ANHAND DER ANGABEN >>
**A)** Gib aus dem Artikel über die DRAM-Knappheit das Stück von „Doch die Ruhe" bis „Verknappung bei DRAM." wieder und ersetze darin „fragil" durch „unsicher".
**B)** Beantworte anhand des Artikels über die DRAM-Knappheit diese Fragen:
(i) Wie viel Prozent der Unternehmen klagten laut ifo Institut im Dezember über Materialengpässe?
(ii) Welche Regierung griff im Konflikt um Nexperia ein?
(iii) Auf welche Abnehmer richten sich Chipproduzenten aus?

VORLIEGENDER TEXT >>
Skip to content

KI-Boom bedroht Automobilindustrie: DRAM-Knappheit in Sicht

  • Wells Fargo warnt vor einer gefährlichen Verknappung bei Speicherchips, insbesondere DRAM, durch den KI-Boom.
  • Die Automobilindustrie könnte erneut unter steigenden Kosten und Unsicherheiten in der Beschaffung leiden.

Die globale Industrie erholt sich von der Chipkrise, doch eine neue Engstelle droht. Der KI-Boom könnte die Automobilbranche durch eine Verknappung bei Speicherchips, insbesondere DRAM, erneut belasten, warnt die US-Großbank Wells Fargo.

Deutsche Industriebetriebe melden eine Erholung. Laut ifo Institut klagten im Dezember nur noch 7,5 Prozent der Unternehmen über Materialengpässe. In der Automobilindustrie fiel der Anteil von 27,6 auf 5,6 Prozent. Die Lieferketten stabilisieren sich.

Doch die Ruhe könnte trügerisch sein. Ifo-Experte Klaus Wohlrabe mahnt, die Lage bleibe fragil. Vorprodukte aus der Halbleiterindustrie müssen weiter beobachtet werden. Wells Fargo warnt vor einer gefährlichen Verknappung bei DRAM.

Ein Grund für die Entspannung war die Lösung des Konflikts um Nexperia. Die niederländische Regierung griff wegen sicherheitspolitischer Bedenken ein, China stoppte zeitweise den Export bestimmter Chips. Das Embargo wurde gelockert, zeigt aber die Abhängigkeit von politischen Spannungen.

Die Abhängigkeit der europäischen Autoindustrie von globalen Halbleiterlieferketten bleibt ein strukturelles Risiko. Der explosionsartige Ausbau von Rechenzentren und KI-Infrastruktur verschärft die Lage. Chipproduzenten richten sich auf margenstarke Abnehmer aus dem Cloud- und KI-Sektor aus.

GESPEICHERTE DATEN >>
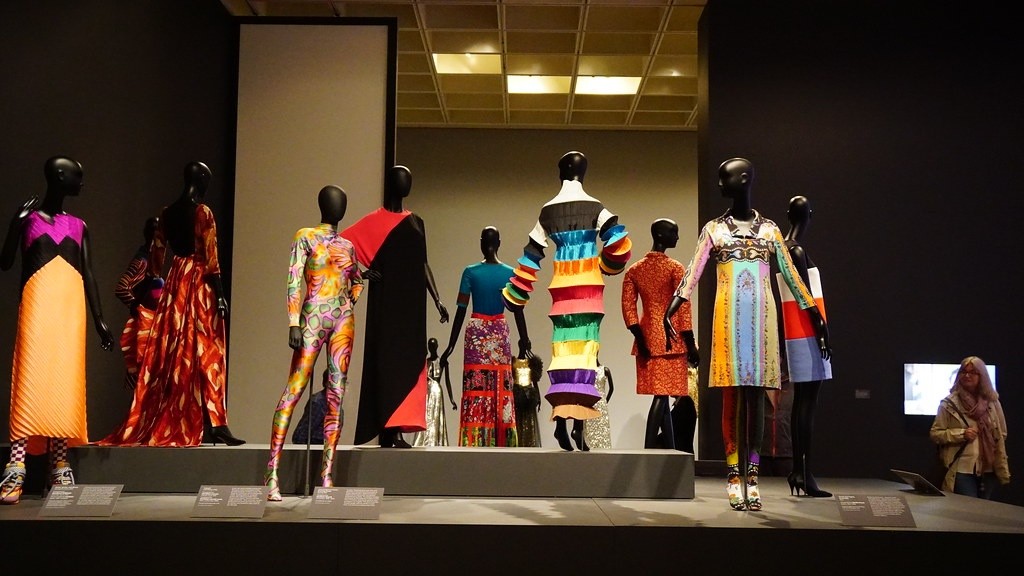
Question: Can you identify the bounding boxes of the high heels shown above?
[727,471,744,511]
[795,474,833,497]
[211,426,246,446]
[787,472,796,495]
[746,469,762,511]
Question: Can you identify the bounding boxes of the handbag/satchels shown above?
[935,466,948,491]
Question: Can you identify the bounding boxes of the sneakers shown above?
[47,463,75,491]
[0,463,26,505]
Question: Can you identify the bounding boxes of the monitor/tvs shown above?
[904,364,996,416]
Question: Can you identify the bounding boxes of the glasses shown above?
[959,370,980,376]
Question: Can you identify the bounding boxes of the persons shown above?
[263,186,364,504]
[511,338,542,448]
[292,368,344,446]
[770,195,832,497]
[930,356,1011,500]
[503,150,632,453]
[622,219,698,450]
[0,156,113,505]
[412,337,457,447]
[438,227,530,448]
[337,166,449,448]
[96,162,247,449]
[665,157,835,512]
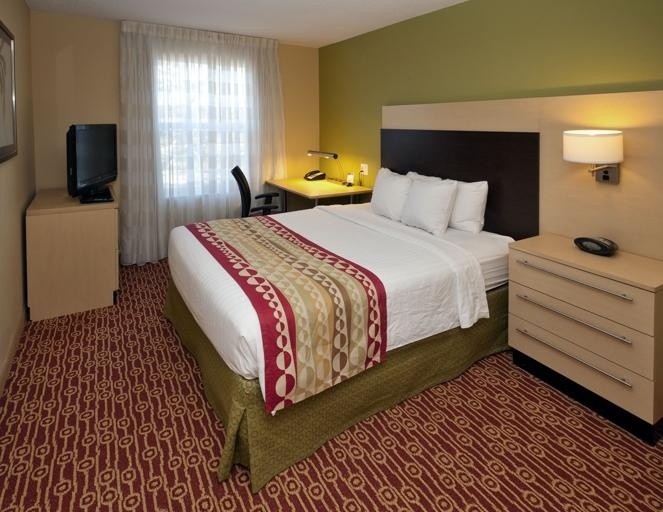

ANTWORTEN NACH NUMMER >>
**A)**
Doch die Ruhe könnte trügerisch sein. Ifo-Experte Klaus Wohlrabe mahnt, die Lage bleibe unsicher. Vorprodukte aus der Halbleiterindustrie müssen weiter beobachtet werden. Wells Fargo warnt vor einer gefährlichen Verknappung bei DRAM.

**B)**
(i) 7,5 Prozent
(ii) Die niederländische Regierung
(iii) Auf margenstarke Abnehmer aus dem Cloud- und KI-Sektor